> _What to work on_
Write out all of the data below again, every line included, and add 143 to each number in the answers, both the box coordinates and the millimeter distances.

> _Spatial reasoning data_
(begin)
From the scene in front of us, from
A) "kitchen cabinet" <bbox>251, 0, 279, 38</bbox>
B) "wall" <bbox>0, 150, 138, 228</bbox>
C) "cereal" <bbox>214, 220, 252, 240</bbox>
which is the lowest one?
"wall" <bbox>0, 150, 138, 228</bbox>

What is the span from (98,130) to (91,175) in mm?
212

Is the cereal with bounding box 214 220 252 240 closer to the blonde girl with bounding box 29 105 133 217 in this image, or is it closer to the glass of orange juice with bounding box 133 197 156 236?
(end)
> _Written solution_
From the scene in front of us, from
A) "kitchen cabinet" <bbox>251, 0, 279, 38</bbox>
B) "wall" <bbox>0, 150, 138, 228</bbox>
C) "cereal" <bbox>214, 220, 252, 240</bbox>
which is the lowest one?
"wall" <bbox>143, 293, 281, 371</bbox>

What is the span from (98,130) to (91,175) in mm?
355

Is the cereal with bounding box 214 220 252 240 closer to the blonde girl with bounding box 29 105 133 217 in this image, or is it closer to the glass of orange juice with bounding box 133 197 156 236?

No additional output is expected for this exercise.